BRANO
....

Dunque l’intero mondo dello spettacolo italiano diventa un buco nero, un enorme cratere dove sembrano destinati a sprofondare, oltre agli spettatori ovviamente, soprattutto attori e tecnici, compagnie e strutture, stagioni e calendari, non solo presenti ma anche a venire, per i molti che cercano di non improvvisare all’ultimo momento. Soprattutto, traballano pericolosamente scritture e impegni. E quindi i diritti dei lavoratori con i loro contratti sempre precari e temporanei, che davanti alle «cause di forza maggiore» insiti nella difesa dal coronavirus, si sgretolano e si sfarinano come polvere nel deserto. A parte qualche teatro minore e qualche multisala cinematografica, pochi pensano di poter giocare quella partita a scacchi con uno spettatore ogni tre poltrone (che non è quella elisabettiana di Middleton, e neanche quella «vivente» di Marostica) che il decreto governativo offre come unico escamotage per poter continuare a lavorare.

SE L’EMERGENZA c’è deve valere per tutti i lavoratori, soprattutto per quelli che al precariato della «scrittura» (e della partita Iva) sono costretti da sempre, nel teatro, nella danza, nella musica. Il ministro Franceschini (anche se esausto dai compiti di capodelegazione pd al governo) e il suo dicastero dovranno inventarsi ed elaborare qualche tipo di disciplina, un qualche «antilogaritmo» che consenta se non il recupero totale (di sicuro impossibile) almeno un parziale risarcimento per l’inattività forzata di un esercito di lavoratori, «oscuri» o alla ribalta che siano. Lo hanno chiesto subito alla promulgazione del provvedimento governativo gli attori associati nell’Apti, lo chiedono le compagnie e tutti gli artisti (esercenti compresi) che da questo salto nel buio produttivo non sanno proprio se e quando usciranno. Lo chiede una petizione di critici del settore.

....

DATI FORNITI
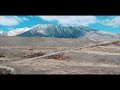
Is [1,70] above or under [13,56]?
above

....

COSA FARE
• a. Nel brano sullo spettacolo italiano, quale espediente offre il decreto governativo per poter continuare a lavorare?
• b. Traduci in inglese questa frase del brano sullo spettacolo italiano: «Lo chiede una petizione di critici del settore.»
• c. Continua il brano sullo spettacolo italiano a partire dalla sua ultima frase.
I dati provengono da un'altra fonte.

RISPOSTE
• a. Uno spettatore ogni tre poltrone.

• b. A petition from critics in the sector is asking for it.

• c.
DEL RESTO è stato lo stesso ministro a promuovere e mandare in vigore in un precedente governo il nostro attuale meccanismo, macchinoso e a tratti ancora oscuro, di finanziamento alle attività culturali. Cui liberamente, e spesso estremizzandolo e complicandolo ulteriormente, si sono adeguati enti locali e istituzioni secondarie, con conseguenze anche discutibili e devianti, come la corrente clausola del «massimo risparmio» nei bandi pubblici per le attività culturali. Ora è il momento di rimboccarsi le maniche, magari dopo aver messo la mascherina, e trovare soluzioni e meccanismi che almeno parzialmente ripaghino e garantiscano i più deboli ed esposti tra quanti nella difesa collettiva e sacrosanta dalla annunciata catastrofe biblica del virus, rischiano di perdere letteralmente, e senza tante possibilità di salvaguardia, diritti e bisogni elementari.